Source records
- - - - - - -

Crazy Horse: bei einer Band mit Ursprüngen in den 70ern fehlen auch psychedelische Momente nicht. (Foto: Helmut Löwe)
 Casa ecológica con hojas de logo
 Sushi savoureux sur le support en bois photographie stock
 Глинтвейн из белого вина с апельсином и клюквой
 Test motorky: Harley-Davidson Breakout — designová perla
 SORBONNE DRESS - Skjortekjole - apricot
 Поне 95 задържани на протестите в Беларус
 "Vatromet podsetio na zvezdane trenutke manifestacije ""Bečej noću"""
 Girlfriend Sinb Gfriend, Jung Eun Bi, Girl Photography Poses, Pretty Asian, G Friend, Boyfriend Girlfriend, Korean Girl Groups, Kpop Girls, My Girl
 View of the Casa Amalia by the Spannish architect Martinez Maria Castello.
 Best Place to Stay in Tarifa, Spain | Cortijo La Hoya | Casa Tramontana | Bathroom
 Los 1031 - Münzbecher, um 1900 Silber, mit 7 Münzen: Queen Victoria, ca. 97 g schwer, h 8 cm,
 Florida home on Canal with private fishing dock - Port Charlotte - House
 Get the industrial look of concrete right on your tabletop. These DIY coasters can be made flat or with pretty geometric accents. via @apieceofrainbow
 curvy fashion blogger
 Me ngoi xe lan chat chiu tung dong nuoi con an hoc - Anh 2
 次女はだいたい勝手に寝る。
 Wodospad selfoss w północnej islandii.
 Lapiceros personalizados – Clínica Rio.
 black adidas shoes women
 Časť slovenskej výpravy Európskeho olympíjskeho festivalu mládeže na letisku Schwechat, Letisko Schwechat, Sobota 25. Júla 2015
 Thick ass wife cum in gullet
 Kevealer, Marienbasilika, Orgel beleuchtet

- - - - - - -

EXERCISE DESCRIPTION: List every line above containing the word "Casa".

SOLVED EXERCISE:
 Casa ecológica con hojas de logo
 View of the Casa Amalia by the Spannish architect Martinez Maria Castello.
 Best Place to Stay in Tarifa, Spain | Cortijo La Hoya | Casa Tramontana | Bathroom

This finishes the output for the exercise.